◆ WORK TO COMPLETE: Please count the lines below that contain the word "objects", and reply with that number alone.

◆ DATA FOR THE TASK:
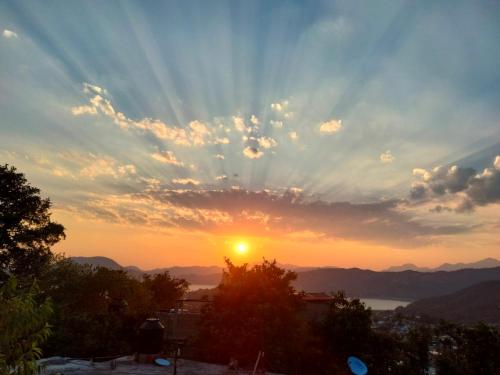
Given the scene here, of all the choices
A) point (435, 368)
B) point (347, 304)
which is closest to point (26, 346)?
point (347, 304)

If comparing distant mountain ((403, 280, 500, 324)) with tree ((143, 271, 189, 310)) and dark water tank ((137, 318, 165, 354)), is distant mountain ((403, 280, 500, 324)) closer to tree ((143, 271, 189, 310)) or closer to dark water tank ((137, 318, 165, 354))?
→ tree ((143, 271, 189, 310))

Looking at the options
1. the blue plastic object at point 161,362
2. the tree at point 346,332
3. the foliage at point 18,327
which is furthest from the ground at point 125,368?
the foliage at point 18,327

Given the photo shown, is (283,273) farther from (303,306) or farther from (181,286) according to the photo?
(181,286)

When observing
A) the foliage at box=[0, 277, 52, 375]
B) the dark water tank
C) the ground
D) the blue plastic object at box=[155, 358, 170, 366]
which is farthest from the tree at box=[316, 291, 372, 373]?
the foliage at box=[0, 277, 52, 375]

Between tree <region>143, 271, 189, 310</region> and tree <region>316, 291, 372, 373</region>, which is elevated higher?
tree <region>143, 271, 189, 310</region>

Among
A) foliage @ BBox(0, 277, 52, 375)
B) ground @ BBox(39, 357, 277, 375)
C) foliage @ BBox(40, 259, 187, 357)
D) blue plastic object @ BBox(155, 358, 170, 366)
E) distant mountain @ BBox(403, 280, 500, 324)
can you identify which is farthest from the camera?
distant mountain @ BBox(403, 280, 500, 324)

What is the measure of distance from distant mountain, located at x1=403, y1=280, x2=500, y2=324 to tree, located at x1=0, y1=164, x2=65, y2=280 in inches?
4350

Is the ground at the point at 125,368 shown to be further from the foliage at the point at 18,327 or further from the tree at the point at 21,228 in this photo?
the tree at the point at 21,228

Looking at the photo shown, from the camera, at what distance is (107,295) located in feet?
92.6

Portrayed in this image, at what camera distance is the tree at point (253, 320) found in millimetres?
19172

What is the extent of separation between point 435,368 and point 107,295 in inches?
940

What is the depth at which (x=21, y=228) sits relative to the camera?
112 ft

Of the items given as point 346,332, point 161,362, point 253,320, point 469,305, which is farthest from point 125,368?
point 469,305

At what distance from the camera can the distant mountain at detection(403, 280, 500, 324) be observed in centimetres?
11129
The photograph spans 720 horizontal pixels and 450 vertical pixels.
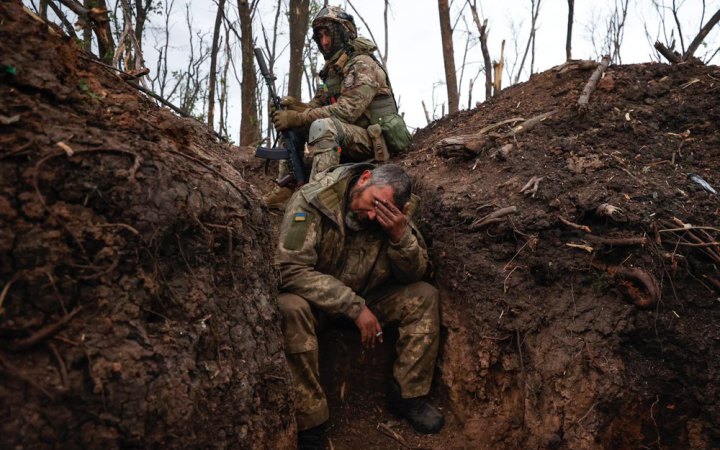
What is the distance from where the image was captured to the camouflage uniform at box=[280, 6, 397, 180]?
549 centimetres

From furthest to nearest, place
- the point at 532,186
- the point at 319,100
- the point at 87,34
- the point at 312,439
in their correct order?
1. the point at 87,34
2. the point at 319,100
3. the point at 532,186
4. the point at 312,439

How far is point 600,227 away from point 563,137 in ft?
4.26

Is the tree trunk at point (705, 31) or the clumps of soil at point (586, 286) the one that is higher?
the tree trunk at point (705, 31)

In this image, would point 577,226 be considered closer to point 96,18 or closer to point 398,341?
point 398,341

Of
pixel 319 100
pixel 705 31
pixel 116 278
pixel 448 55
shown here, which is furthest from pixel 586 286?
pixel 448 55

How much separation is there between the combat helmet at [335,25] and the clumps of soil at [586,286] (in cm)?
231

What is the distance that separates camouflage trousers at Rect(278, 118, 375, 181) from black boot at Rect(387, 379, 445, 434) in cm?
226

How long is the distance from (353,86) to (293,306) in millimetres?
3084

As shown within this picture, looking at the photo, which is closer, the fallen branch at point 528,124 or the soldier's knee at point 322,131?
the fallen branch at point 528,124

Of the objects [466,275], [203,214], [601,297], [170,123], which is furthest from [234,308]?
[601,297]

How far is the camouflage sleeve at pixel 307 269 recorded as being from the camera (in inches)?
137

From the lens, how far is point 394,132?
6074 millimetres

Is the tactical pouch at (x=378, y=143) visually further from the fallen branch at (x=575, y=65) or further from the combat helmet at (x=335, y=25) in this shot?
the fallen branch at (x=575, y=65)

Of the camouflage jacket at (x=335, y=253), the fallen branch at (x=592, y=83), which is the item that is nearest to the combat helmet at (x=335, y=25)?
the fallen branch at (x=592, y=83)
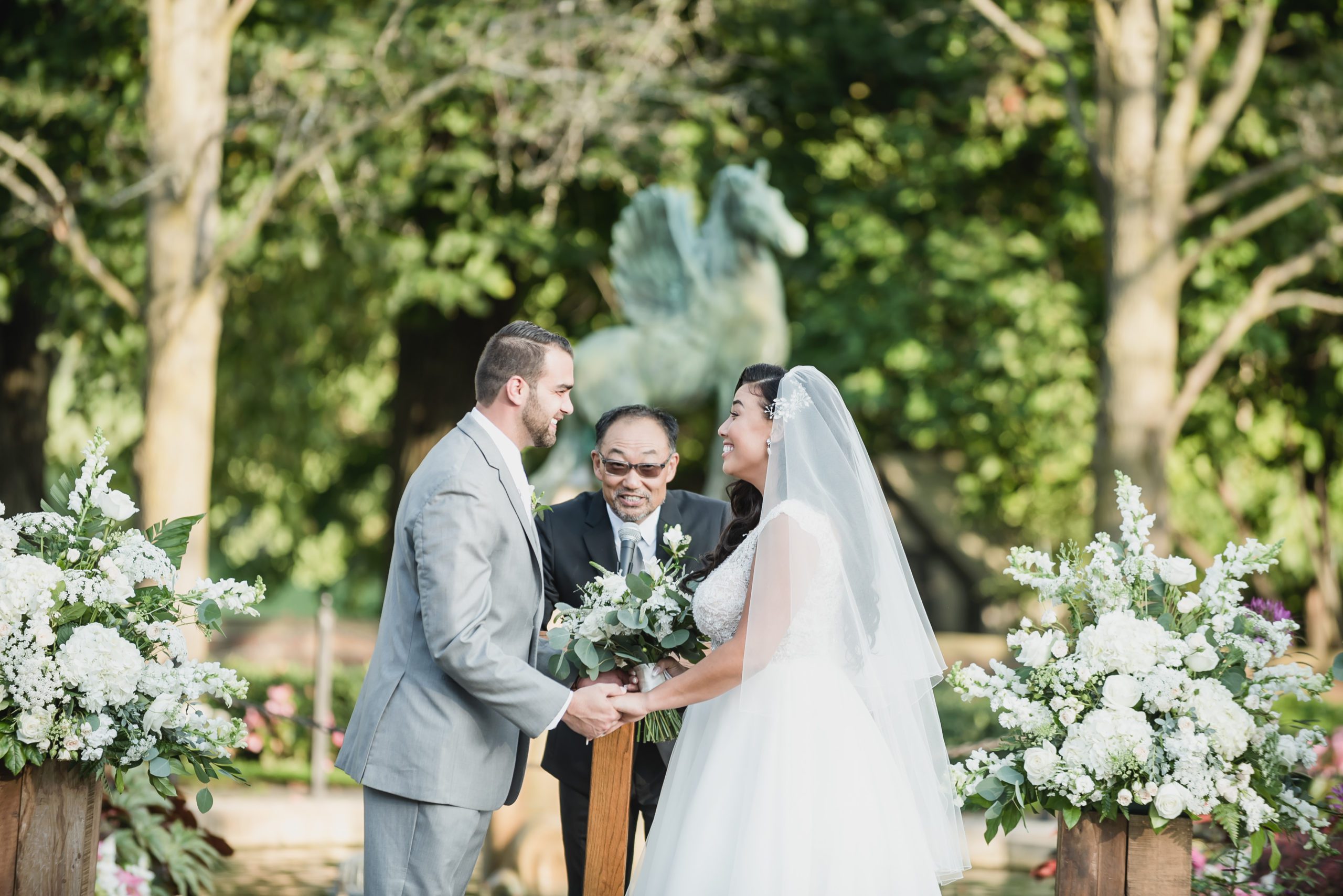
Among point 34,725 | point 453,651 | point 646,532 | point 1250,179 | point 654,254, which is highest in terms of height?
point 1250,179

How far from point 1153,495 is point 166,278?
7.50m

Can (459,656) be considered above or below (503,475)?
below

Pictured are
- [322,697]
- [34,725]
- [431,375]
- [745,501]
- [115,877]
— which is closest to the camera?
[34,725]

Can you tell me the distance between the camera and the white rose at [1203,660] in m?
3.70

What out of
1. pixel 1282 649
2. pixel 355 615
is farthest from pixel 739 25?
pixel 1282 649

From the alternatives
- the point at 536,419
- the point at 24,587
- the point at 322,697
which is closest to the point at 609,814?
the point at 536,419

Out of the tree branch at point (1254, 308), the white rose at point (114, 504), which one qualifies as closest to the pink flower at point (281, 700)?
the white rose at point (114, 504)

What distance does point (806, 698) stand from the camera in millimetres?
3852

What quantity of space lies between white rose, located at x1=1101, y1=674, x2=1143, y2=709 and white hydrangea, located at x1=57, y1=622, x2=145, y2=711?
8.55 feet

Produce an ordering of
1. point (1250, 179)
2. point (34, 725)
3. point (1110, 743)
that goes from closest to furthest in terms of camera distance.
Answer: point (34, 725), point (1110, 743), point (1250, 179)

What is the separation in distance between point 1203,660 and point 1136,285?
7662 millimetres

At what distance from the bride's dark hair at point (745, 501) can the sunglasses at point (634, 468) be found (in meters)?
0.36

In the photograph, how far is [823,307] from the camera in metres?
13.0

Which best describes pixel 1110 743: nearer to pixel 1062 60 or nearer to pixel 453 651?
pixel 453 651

---

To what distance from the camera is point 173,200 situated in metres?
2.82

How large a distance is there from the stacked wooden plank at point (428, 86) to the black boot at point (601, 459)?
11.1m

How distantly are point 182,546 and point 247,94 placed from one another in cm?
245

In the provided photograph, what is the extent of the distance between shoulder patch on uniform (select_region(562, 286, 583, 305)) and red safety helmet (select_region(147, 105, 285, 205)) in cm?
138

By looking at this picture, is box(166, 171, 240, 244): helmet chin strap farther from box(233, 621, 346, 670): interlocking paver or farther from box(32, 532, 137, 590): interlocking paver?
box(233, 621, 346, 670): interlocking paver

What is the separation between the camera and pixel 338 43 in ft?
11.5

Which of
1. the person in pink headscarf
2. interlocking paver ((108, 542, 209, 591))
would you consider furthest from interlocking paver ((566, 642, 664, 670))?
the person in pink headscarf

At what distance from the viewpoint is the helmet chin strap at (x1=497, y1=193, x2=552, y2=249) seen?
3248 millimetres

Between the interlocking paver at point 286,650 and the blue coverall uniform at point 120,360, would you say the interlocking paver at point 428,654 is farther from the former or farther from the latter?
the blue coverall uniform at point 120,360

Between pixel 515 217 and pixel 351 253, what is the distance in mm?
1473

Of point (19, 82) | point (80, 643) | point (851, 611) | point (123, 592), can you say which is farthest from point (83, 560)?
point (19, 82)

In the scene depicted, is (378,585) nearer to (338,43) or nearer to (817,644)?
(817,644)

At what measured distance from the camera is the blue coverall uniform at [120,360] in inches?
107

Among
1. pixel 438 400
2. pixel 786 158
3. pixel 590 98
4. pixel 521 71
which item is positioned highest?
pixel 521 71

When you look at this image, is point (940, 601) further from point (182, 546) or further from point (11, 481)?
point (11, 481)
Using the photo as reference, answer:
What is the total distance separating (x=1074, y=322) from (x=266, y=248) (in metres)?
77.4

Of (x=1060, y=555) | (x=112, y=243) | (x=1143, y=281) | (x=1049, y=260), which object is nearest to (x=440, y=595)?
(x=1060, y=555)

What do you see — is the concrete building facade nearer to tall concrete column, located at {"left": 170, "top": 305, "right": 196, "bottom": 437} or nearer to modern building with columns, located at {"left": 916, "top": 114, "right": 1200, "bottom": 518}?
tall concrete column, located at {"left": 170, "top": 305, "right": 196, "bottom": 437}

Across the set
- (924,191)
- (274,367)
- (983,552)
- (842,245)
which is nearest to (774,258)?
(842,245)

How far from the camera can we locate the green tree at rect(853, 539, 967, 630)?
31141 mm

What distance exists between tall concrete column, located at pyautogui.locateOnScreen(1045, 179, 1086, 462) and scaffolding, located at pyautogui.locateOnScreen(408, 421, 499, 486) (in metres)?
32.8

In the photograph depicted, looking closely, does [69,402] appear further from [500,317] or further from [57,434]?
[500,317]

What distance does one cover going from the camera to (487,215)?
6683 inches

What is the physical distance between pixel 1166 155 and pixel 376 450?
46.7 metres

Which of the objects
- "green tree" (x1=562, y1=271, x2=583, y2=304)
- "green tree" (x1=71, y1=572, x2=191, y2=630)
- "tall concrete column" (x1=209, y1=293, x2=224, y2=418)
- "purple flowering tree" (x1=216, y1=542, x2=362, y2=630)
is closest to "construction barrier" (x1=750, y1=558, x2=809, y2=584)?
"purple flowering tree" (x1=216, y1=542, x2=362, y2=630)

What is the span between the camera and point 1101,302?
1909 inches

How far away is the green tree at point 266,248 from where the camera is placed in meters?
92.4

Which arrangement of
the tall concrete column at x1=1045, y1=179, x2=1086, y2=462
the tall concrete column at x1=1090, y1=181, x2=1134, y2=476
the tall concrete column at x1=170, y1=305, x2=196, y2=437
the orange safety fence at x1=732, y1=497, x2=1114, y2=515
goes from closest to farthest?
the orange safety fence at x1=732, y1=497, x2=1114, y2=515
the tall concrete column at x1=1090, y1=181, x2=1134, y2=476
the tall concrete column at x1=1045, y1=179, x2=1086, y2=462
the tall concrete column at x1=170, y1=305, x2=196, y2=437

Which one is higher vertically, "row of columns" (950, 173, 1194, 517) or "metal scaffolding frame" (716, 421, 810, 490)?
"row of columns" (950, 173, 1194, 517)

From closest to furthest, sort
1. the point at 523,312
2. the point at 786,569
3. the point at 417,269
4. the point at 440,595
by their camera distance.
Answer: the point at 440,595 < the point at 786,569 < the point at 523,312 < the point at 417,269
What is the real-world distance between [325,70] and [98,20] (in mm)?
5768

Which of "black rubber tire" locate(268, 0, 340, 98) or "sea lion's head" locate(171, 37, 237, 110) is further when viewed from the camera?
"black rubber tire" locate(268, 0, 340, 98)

* * *

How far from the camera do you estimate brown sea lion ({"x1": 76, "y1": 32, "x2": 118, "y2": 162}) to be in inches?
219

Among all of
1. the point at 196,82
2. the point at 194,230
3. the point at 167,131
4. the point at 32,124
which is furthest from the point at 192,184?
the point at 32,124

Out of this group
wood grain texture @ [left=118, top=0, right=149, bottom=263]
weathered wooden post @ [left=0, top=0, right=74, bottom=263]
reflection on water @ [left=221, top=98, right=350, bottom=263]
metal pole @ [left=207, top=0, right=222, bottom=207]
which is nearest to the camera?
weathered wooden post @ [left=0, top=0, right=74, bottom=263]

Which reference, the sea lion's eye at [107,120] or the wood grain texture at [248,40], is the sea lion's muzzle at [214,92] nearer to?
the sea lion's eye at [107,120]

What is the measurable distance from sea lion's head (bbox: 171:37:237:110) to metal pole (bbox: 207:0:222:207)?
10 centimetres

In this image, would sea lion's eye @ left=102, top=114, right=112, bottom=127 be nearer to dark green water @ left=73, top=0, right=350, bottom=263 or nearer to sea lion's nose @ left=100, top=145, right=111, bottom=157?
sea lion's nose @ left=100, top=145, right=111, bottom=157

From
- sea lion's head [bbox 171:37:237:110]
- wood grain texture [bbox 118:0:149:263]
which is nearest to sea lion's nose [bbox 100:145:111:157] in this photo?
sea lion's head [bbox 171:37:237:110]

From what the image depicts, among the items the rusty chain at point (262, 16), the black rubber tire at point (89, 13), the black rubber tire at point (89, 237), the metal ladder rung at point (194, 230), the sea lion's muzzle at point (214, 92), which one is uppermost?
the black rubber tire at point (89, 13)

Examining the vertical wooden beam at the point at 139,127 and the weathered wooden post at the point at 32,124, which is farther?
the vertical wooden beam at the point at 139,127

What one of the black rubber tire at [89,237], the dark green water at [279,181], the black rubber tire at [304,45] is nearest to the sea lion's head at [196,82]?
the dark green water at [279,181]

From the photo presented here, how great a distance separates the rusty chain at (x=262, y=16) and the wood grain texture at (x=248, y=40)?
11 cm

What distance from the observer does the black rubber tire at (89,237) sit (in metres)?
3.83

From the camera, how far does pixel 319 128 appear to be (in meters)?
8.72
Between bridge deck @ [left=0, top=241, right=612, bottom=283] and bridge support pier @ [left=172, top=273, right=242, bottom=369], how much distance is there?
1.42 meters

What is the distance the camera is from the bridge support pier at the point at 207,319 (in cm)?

◆ FULL OUTPUT: 2